BJP National Executive: A forum to shift goalposts for PM Modi?

There seemed no visible efforts to apprise the Parliament with a “report card” on governance.

By Palwai Raghavendra Reddy

Community outreach, work for all sections, spread into sections which traditionally vote for opposition parties, etc., were among the key points mentioned by Prime Minister Narendra Modi during his speech at the Bharatiya Janata Party’s (BJP) BJP National Executive meeting held in the national capital just few days back.

Leaders of the saffron party during their subsequent interactions or press meets used all possible words of praise to mention the so-called greatness of PM Modi’s vision to reach out to all sections of Indian society. But there are many facets that emerge from this meeting which clearly demonstrate the lack of consistency in policy making by this Modi-regime of the BJP.

MS Education Academy

According to a senior BJP leader who untiringly praised PM Modi, even said that the latter wants all marginalized sections of our society to come into the mainstream if India must progress in true sense. The saffron party brigade is now given a 400-days work plan with a specific focus on targeted messaging, in which PM Modi-led India must be projected among the masses as “the protector of the World’s future’!

This positioning is possibly coined to suit the times when India in rotation has become the head of G20 summit; an opportunity which will be used to possibly position Narendra Modi as the only leader who can drive not just India, but the entire world into a brighter future. While the BJP regime in the national capital will use every possible opportunity to window dress Narendra Modi’s image as a visionary leader who works 18 hours a day to take India into the future, what misses the eye is the shifting of goalpost that happens under this government.
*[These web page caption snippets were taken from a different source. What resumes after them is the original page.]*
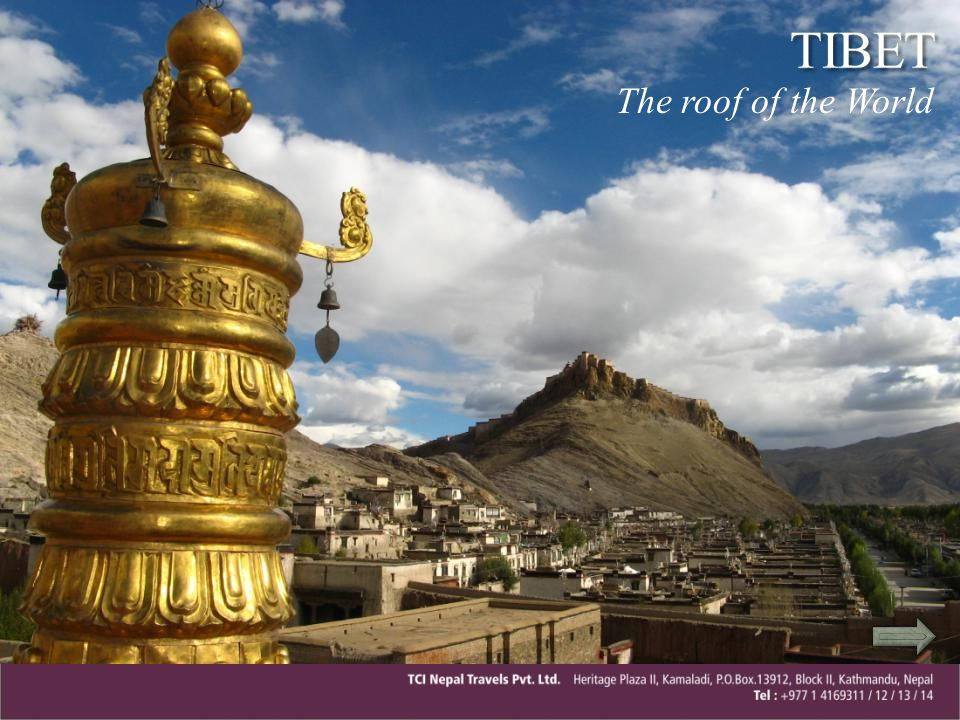 TIBET The roof of the World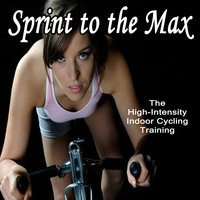 Sprint to the Max (The High-Intensity Indoor Cycling Training) — сборник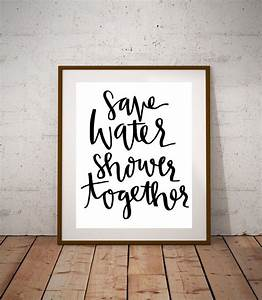 Save water shower together 8x10 calligraphy handwritten for Cute sayings for bathroom walls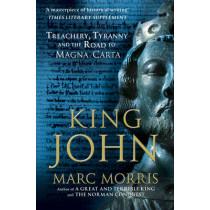 King John: Treachery, Tyranny and the Road to Magna Carta by Marc Morris, 9780099591825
Since 2014, there have been numerous occasions when PM Modi and his comrades within the cabinet, the BJP or members of the larger right-wing Parivar, have shifted the goalpost on issues pertaining to decision taken by this regime, sometimes, possibly in haste. Demonetization, GST implementation, etc., are to name a few! The agenda changes, but BJP never get tired from praising Modi or from thanking him for any small occurrence in the country.

No matter what, Modi is best for BJP

It was widely observed how many of his cabinet colleagues, including the then health minister Harsh Vardhan praised PM and even passed a motion to thank Modi for the steps taken in 2020 to control the spread of COVID-19 virus; only to face embarrassment in 2021 when the second wave of the pandemic caused great loss of lives across India.
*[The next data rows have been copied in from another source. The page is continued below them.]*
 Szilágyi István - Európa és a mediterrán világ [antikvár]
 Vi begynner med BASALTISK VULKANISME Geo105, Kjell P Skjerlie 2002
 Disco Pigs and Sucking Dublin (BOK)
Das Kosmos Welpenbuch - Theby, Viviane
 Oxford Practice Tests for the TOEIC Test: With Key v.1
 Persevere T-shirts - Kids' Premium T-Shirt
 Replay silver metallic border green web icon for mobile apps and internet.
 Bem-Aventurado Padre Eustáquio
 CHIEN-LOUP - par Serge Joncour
While slogans and associated narrative changes each time, the only constant over the years has been their motto of “praising Modi” for anything and everything. To cite an example on how BJP shifts gears and drives in a different direction from the set target, look at a plan made in 2017 by the party.

Modi and the BJP launched a five-year program and named it “The New India Movement” and stated that the government in New Delhi envisaged a country that is free from poverty, free from corruption, free from terrorism, free from communalism and casteism; all to be done in a span of just five years that would have concluded in 2022.

This regime however has not released any statement on the progress made in all or at least one of these parameters it stated, which were initially given a beautiful name – Sankalp se Siddhi! No report card on Governance? Speaking for the first time at the Parliament central hall after winning the elections in 2014, then Prime Minister-elect Narendra Modi made an emotional speech during which he claimed that “an era of responsibility has begun”” and even stated that he would come before the MPs before going for elections in 2019 with a report card on his administration.

But there seemed no visible efforts to apprise the Parliament with a “report card” on governance. Starting in 2014, PM Modi on multiple occasions used ‘sabka saath, sabka vikas’ jargon; with ‘sabka vishwas’ getting added in 2019. It is something to debate how many sections of our society will agree that this regime has truly worked for their benefit.

‘New BJP’

This new BJP under PM Narendra Modi, union home minister Amit Shah, and party president JP Nadda, seems to not look back and ponder over what was promised in the past and how much of that was delivered to the people actually. Each time members of the union government or the BJP under the leadership of Narendra Modi seem to make a new set of resolutions, while ignoring or forgetting the past resolutions or promises made.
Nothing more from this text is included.